begin EXTRACTED TEXT

Stir-Fried Beef with Ginger
Serves 4 Prep 15 min Total 15 min Type Meal Origin Chinese

Stir-Fried Beef with Ginger

A Cantonese ginger beef: thin strips of beef stir-fried hot with sliced ginger, spring onion and a soy-Shaoxing sauce.

Serves 4 Prep 15 minutes Units Rate

Overview

This typically Cantonese dish is one of the quickest and tastiest ways to cook beef. The ginger adds a subtle and fragrant spiciness that enhances without overwhelming the tender beef. Freezing the beef before slicing is essential for uniform, thin strips that cook instantly.

Serves: 4 Prep Time: 15 minutes

Ingredients

Beef (Frozen) & Marinade

  • 350 grams rump steak (frozen)
  • ¼ teaspoon salt
  • 2 teaspoons light soy sauce
  • 2 teaspoons dry sherry
  • ½ teaspoon sesame oil
  • 1 teaspoon cornflour

Aromatics & Sauce

  • 1 slice fresh ginger (finely shredded)
  • 1 tablespoon oil
  • 1 tablespoon Chinese chicken stock
  • ½ teaspoon sugar

Method

Stage 1 - Slice & Marinate

  1. Using a very sharp knife, slice the frozen beef into thin strips.
  2. Put the beef into a bowl and add the salt, soy sauce, sherry, sesame oil and cornflour.

end EXTRACTED TEXT

■ TASKS TO PERFORM ■
**1)** How much rump steak does the ginger beef recipe call for?
**2)** Update the stretch of the ginger beef recipe from "Stage 1 - Slice" through "oil and cornflour.", replacing "soy sauce" with "tamari".
The listing comes from a separate source, unrelated to the ginger beef recipe.

begin SUPPLIED DATA

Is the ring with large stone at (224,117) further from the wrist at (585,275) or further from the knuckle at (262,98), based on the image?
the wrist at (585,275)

end SUPPLIED DATA

■ TASK-BY-TASK RESULTS ■
**1)** 350 grams of rump steak, frozen.

**2)**
Stage 1 - Slice & Marinate

  1. Using a very sharp knife, slice the frozen beef into thin strips.
  2. Put the beef into a bowl and add the salt, tamari, sherry, sesame oil and cornflour.